- Cover of the 19th volume of Futari Daka

ふたり鷹
- Written by: Kaoru Shintani
- Published by: Shogakukan
- Magazine: Weekly Shōnen Sunday
- Original run: 1981 – 1985
- Volumes: 19
- Directed by: Tokizō Tsuchiya
- Music by: Joe Hisaishi
- Studio: Kokusai Eiga-sha
- Original network: Fuji TV, YTS
- Original run: September 20, 1984 – June 21, 1985
- Episodes: 36
- Anime and manga portal

= Futari Daka =

Japanese manga and television series

Futari Daka (ふたり鷹) is a Japanese motorcycle racing manga written and illustrated by Kaoru Shintani. It received the 1984 Shogakukan Manga Award for shōnen manga. The series focuses on Sawatari Taka and Toujou Taka as they compete with each other and other competitors in motorcycle racing. Their names means "hawk" and "falcon", respectively.
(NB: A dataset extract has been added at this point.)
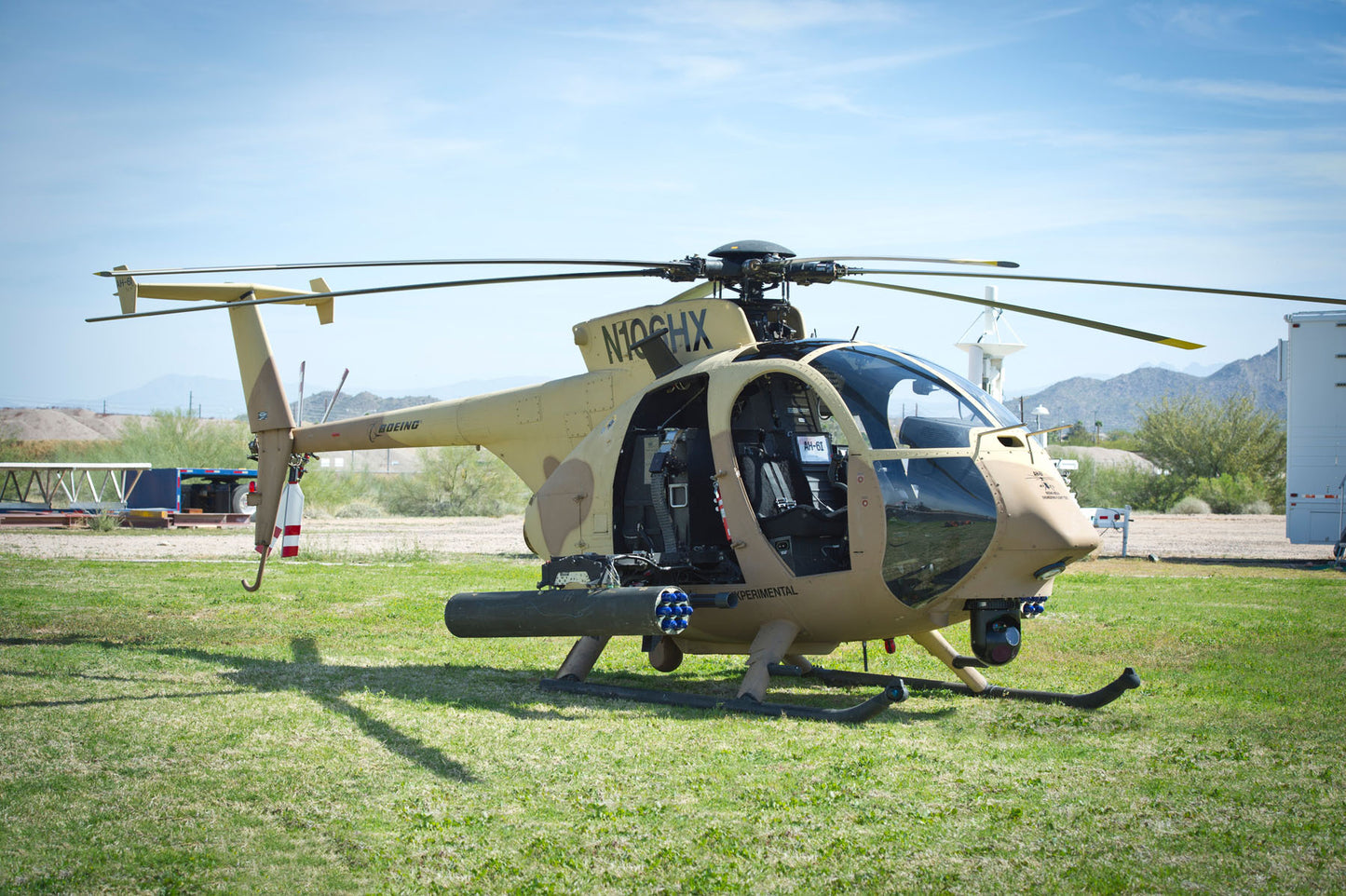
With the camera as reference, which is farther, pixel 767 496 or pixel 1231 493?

The manga was adapted as a 36 episode anime series broadcast on Fuji TV between September 20, 1984, and June 21, 1985. The anime premiered in France on March 11, 1990, and was released on La Cinq and Mangas. Only 32 were aired in France.
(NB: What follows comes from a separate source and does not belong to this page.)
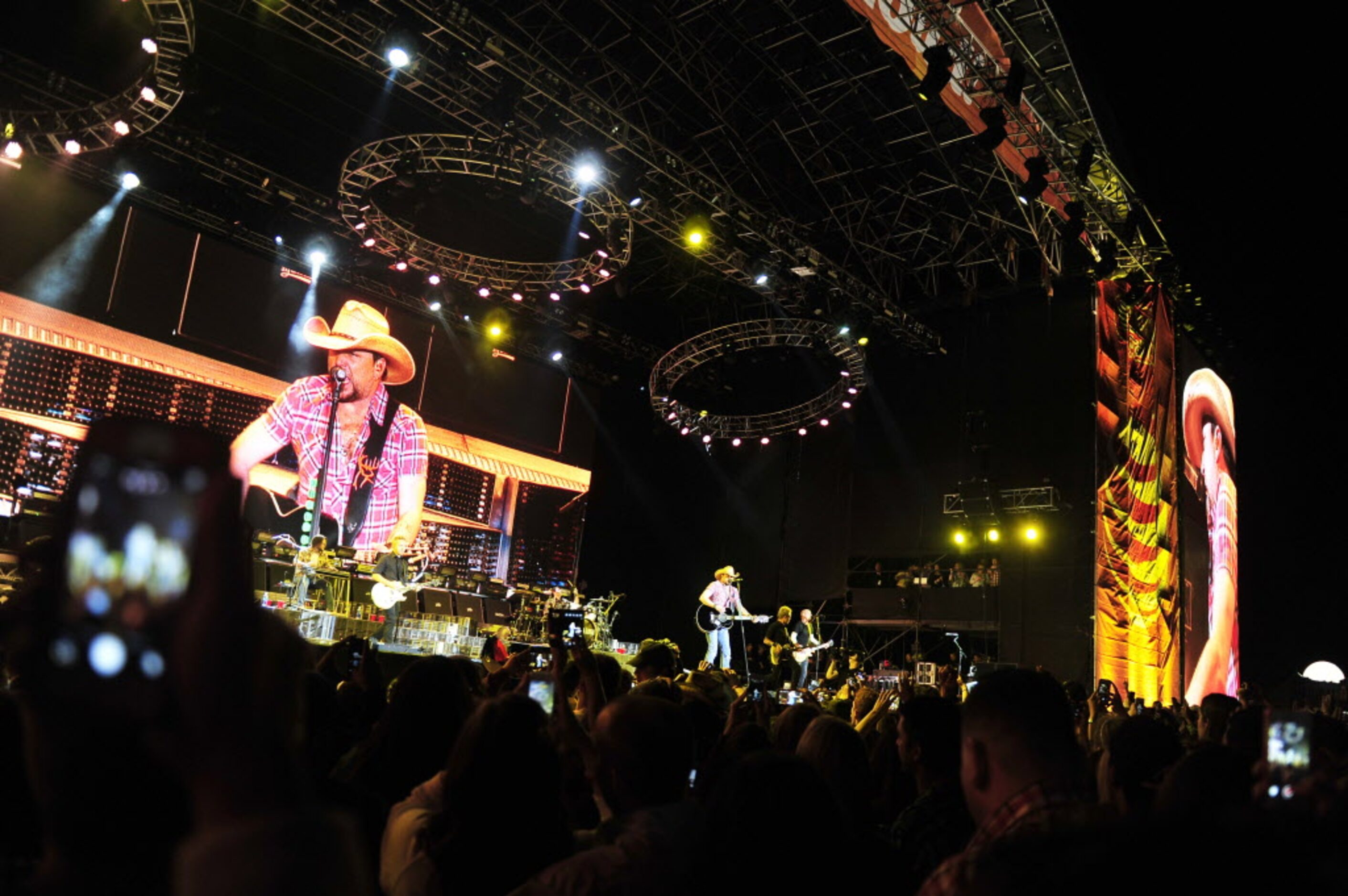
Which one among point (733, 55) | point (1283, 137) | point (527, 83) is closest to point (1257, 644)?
point (1283, 137)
This is the last series to be animated by Kokusai Eiga-sha.

==Plot==
When Taka Sawatari and his mother were heading home after having dinner, they were attacked by a motorcycle gang. They were saved by a mysterious young man. The next day, Sawatari learned that that young man was a professional racer who has the same first name, Taka Toujou. In a race, Sawatari loses control when entering a curve, nearly killing Toujou. After the event, the two become rivals as they compete against each other with their racing skills.

==Characters==

===Main characters===
- Sawatari Taka (沢渡鷹, Taka Sawatari)
- Tōjō Taka (東条鷹, Taka Tōjō)
- Kogure Asako (あさこ こぐれ, Asako Kogure)

===Guest appearances===
Pops Yoshimura and David Aldana made some celebrity appearances throughout the series.

==Anime==
The opening theme for the series was "The Heartbreak Crossin (ハートブレイクCrossin', Hātobureiku Crossin') and the ending theme was "Sayonara o Iwa Nai De Kure" (サヨナラを言わないでくれ), both performed by Takanori Jinnai. Music for the series was composed by Joe Hisaishi.